Il est également compliqué d’agir contre les entreprises étrangères incriminées. Le site Shein produit en effet des centaines de milliers de vêtements, de chaussures et d’accessoires. Il est difficile d’obtenir le retrait des produits qui dépassent les normes de la vente.
Effet cumulatif
Bien que les autres articles testés respectent les quantités maximales imposées par la législation européenne – le règlement REACH – Testachats juge celle-ci trop laxiste. “Nous demandons un renforcement du règlement européen REACH, en particulier pour ce qui concerne les perturbateurs endocriniens. Certains peuvent avoir des effets sur la santé à de très faibles concentrations, surtout s’agissant des enfants. Il faut également tenir compte de l’effet cocktail de toutes ces substances et de l’exposition chronique provenant de différentes sources” avertit-elle.
“Je ne dramatiserais pas : tout dépend de la durée de l’exposition.”
Stijn Steuperaert de Centexbel
Le biologiste Chris Callewaert souligne dans le quotidien flamand qu’il existe un manque significatif de recherches sur l’accumulation des substances chimiques. Le toxicologue Jan Tytgat décrit, lui, ce mélange chimique comme une “zone aveugle.” Stijn Steuperaert de Centexbel note, de son côté, que le contact répété avec différents perturbateurs endocriniens a un effet cumulatif. “Je ne dramatiserais pas : tout dépend de la durée de l’exposition.”
“Pourtant, même une infime quantité de contact au mauvais moment peut vraiment causer des dommages,” écrit Lieselot Theys dans son ouvrage Onze hormonen, onderschatte helden (ndlr: “Nos hormones, des héros sous-estimés”, non traduit en fr), “notamment chez les enfants à naître et les jeunes enfants.”
Temu visé
Ce n’est pas la première fois que Testachats contrôle des boutiques en ligne non européennes, parfois en collaboration avec d’autres organisations de consommateurs. La boutique en ligne chinoise Temu pose également divers problèmes en matière de sécurité des produits, ou de respect de ses obligations en tant que boutique en ligne. AliExpress, Wish, Amazon et consorts ne font pas mieux : lors d’un test précédent, deux produits sur trois provenant de ces plateformes de vente présentaient des problèmes de sécurité.
Les résultats problématiques des diverses analyses menées par l’organisation de consommateurs montrent que la législation existante n’est pas encore suffisamment contrôlée. “Trop de produits arrivent encore sur le marché intérieur sans respecter la législation européenne sur la sécurité des produits.

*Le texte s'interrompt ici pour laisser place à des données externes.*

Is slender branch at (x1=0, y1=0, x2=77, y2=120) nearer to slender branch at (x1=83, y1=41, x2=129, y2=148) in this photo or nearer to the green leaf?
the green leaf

Nos autorités doivent mener davantage de contrôles et nous demandons également aux plateformes de prendre au sérieux leurs obligations. Il en va de la sécurité des consommateurs et consommatrices” conclut Julie Frère.
Lavage obligatoire
Pour éviter d’être (trop) en contact avec ces substances nocives, la règle numéro un lors de l’achat de nouveaux vêtements est de les laver avant de les porter la première fois. Le lavage permet d’éliminer une partie des produits chimiques qui y sont imprégnés. Les vêtements de seconde main qui ont été lavés à plusieurs reprises sont moins contaminés.